5. The Applications and Services Users Are Allowed to Add

A plethora of applications are available that can enhance cloud applications and platforms. But you must also consider the increased risk of third-party services.

Fortunately, IT departments control the applications and integrations that can be added to their Microsoft Teams at the Team level. For example, you may not want to enable external sharing. Should users then be able to connect their Microsoft Teams to other cloud storage solutions? Ask the right questions, and plan your policies and processes carefully.

Related Article: Why Your Microsoft Teams Governance Plan Needs a Lifecycle Model

6. Structuring and Enforcing Properties and Naming Conventions

It may feel overly restrictive to control how users name individual Groups and Teams, but think back to those employees who struggle to find a document. The same scenario happens when users can’t find the Group or Team they need. And your IT department can’t apply policies or maintain data lifecycles if they don’t know why a Team exists or what information it holds. You’ll save time in the long run by automating properties, naming conventions and lifecycle management from the very beginning — even if it makes you feel like a Grinch.

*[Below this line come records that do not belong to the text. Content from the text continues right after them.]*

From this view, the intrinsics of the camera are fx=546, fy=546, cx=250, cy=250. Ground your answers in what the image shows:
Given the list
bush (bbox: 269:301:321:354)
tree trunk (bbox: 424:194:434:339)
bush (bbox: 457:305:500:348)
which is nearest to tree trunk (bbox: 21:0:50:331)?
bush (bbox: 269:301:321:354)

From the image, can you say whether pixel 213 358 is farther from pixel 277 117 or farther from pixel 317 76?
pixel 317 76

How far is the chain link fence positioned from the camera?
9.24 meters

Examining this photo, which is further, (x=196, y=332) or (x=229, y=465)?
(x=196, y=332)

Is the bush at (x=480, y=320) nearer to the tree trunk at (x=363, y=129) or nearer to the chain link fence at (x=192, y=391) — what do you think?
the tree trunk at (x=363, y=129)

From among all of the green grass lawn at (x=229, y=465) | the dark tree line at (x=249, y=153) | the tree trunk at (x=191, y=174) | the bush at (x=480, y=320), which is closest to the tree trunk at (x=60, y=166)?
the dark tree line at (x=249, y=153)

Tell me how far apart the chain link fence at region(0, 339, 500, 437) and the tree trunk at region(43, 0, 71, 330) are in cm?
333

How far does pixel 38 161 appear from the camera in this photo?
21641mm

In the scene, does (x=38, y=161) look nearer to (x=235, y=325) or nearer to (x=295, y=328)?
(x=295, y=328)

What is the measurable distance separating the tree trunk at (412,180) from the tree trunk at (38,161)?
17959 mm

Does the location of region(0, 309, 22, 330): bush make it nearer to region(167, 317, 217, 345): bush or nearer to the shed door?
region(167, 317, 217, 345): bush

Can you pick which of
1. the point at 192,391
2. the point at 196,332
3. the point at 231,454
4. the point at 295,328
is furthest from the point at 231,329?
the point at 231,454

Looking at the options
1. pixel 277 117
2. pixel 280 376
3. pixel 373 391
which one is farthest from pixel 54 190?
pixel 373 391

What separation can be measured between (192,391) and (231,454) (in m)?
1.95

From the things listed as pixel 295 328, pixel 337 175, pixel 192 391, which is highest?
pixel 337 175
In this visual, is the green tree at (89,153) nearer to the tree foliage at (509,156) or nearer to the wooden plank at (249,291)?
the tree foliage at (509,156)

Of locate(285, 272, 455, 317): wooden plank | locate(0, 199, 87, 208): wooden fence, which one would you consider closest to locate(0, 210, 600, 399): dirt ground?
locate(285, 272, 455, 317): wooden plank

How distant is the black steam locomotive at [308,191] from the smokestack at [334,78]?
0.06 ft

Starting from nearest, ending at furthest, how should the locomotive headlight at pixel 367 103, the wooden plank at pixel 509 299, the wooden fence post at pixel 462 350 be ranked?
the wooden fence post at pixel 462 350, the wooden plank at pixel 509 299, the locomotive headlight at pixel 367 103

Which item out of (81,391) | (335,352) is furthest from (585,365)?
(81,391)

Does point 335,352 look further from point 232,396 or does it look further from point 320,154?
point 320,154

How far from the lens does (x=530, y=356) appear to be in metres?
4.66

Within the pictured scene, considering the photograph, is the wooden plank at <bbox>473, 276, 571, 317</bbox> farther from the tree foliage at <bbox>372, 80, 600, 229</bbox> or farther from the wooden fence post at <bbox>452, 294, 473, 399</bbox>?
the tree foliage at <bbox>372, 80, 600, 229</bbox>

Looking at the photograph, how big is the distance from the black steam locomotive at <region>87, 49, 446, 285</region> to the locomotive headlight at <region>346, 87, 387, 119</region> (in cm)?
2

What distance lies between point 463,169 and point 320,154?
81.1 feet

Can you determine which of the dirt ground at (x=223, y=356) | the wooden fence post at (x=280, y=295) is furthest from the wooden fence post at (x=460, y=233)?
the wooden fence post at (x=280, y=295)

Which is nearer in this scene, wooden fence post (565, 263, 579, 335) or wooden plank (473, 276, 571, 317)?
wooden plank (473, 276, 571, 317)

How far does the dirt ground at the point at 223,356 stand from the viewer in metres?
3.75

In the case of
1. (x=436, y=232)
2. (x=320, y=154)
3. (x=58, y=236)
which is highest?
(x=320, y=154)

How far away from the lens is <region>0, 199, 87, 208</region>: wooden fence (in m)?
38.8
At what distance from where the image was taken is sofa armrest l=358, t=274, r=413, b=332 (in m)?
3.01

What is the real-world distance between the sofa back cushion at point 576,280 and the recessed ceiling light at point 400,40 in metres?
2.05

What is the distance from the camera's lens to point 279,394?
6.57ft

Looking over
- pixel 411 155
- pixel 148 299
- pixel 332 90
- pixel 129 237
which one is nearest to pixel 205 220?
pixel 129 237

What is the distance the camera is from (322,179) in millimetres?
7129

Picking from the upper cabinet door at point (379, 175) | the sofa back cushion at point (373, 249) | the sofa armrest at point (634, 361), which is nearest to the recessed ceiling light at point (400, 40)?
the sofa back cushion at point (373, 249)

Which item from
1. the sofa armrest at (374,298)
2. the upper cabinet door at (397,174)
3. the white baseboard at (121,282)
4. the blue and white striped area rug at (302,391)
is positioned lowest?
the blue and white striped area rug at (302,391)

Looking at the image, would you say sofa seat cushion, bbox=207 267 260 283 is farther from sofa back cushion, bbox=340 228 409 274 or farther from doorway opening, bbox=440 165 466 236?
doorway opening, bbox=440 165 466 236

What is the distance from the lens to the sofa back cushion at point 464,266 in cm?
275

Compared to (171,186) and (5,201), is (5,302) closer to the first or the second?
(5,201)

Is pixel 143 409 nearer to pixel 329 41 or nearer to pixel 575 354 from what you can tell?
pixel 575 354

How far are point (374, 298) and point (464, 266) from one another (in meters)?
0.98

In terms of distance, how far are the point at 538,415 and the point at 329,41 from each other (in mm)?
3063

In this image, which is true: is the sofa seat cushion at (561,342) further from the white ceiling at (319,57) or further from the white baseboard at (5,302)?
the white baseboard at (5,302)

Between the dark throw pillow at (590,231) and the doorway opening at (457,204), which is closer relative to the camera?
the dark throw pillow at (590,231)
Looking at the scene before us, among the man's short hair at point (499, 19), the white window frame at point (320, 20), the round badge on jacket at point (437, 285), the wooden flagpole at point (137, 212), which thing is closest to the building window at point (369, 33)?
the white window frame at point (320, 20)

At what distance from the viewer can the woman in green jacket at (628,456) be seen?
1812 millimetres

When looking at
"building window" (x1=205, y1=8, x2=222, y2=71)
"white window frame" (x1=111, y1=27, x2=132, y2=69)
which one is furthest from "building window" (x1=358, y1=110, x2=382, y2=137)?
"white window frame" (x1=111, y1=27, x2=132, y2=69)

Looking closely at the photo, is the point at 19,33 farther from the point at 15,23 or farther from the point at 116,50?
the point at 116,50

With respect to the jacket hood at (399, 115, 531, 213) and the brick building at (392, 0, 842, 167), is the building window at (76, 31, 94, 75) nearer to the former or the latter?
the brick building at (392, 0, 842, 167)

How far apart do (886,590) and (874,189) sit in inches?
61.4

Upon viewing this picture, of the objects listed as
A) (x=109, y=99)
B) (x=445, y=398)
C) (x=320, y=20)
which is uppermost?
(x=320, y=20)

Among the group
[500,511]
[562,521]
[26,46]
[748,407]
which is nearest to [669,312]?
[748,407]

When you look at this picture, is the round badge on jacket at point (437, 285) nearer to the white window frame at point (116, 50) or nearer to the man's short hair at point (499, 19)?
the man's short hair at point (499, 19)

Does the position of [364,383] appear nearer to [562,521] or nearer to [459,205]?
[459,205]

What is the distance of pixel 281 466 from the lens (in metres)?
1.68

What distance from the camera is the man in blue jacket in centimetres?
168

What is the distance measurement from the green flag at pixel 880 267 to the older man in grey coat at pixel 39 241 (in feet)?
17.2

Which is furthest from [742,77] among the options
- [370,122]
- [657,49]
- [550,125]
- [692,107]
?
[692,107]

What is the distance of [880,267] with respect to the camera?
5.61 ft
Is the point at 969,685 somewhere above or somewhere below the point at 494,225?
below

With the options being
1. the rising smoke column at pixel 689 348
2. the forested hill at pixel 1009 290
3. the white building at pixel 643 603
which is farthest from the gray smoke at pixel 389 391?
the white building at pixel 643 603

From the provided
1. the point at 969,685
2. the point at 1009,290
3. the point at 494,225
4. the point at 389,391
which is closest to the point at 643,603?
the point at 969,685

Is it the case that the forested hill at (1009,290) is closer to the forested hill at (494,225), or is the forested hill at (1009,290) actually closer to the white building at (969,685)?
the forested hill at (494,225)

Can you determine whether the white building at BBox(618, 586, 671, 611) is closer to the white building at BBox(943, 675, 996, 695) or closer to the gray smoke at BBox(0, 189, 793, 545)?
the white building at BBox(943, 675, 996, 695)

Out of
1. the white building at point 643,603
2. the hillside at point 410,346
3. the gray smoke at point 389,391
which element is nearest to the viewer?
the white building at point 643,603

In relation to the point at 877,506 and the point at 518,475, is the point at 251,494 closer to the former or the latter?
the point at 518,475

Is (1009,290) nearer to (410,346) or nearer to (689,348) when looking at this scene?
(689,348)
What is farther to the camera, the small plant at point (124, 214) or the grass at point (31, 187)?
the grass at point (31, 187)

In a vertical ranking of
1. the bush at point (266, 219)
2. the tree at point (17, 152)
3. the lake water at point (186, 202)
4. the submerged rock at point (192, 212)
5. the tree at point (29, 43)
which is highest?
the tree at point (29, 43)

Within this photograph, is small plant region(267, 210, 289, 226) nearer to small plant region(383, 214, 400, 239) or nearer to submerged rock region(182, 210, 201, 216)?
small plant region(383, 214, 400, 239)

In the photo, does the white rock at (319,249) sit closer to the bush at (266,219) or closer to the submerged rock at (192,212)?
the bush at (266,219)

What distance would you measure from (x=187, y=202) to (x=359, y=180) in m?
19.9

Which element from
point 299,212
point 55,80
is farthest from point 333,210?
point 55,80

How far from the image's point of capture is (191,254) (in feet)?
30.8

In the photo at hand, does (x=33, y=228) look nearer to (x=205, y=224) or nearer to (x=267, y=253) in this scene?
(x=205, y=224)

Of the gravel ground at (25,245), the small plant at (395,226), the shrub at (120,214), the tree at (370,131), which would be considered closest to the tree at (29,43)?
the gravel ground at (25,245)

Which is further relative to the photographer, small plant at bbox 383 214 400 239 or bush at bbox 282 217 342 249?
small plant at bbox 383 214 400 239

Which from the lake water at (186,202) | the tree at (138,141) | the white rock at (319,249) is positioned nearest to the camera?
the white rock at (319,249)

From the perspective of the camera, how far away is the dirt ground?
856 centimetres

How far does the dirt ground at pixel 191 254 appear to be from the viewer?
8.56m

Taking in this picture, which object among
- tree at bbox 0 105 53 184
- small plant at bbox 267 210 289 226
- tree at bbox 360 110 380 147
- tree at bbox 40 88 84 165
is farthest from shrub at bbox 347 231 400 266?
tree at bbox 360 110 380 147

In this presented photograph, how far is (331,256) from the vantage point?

7. Policies for Saving, Archiving and Deleting Content in Teams

While Microsoft Teams is a fairly new format for collaboration, people will share files and documents, which will still be stored within the Team’s SharePoint sites. You need to address standard questions around content lifecycle, records management and data protection/data loss protection. Your plan should include language around:

  • Accurate document labeling.
  • Enforcement of content-level security, taxonomy, disposition and automation.
  • Classifications and labels that reflect the information within documents and files.

Office 365 tools such as the Security and Compliance Center and the SharePoint Records Management Center can help with these processes, and third-party vendors in the Microsoft ecosystem also can provide support here.

Related Article: Why You Need a Data Archiving Strategy

8. Which Previous Business Processes Microsoft Teams Will Replace and Enhance

While it may not hold the same name recognition for your team, Microsoft Teams will soon replace Skype for Business. As employees collaborate more in Microsoft Teams and understand its functionality, they will advance to features like chatbots and AI, as well as workflow and PowerPoint integrations.

Before unleashing the full power of Teams, implement a change management strategy for training users on new business processes that increase efficiency and reduce risk. Team members will feel empowered and be ready to keep up with the rapid pace of change.

9. Training New Users on These Processes

Training is just as important as strategy when it comes to successful implementation. Build out your internal training program early, and develop relationships with business users and stakeholders. They will become knowledgeable evangelists for new rollouts and help you understand the needs of day-to-day users, making life easier for everyone.

10. Integrated Applications That Reduce IT and Business User Burden

When it comes to training users and implementing business processes, giving users control over how they can securely interact with technology reduces the burden of IT workers to understand and adapt to every single business workflow.

Applications like Flow, Forms and Sway make it even easier for users to create simple workflows, distribute information and collaborate. When incorporated with Microsoft Teams, these solutions create a more straightforward, streamlined and simple experience.

With all the tools provided by Office 365, the implementation of security and governance controls is the winning move in facilitating a successful, scalable adoption and governance strategy.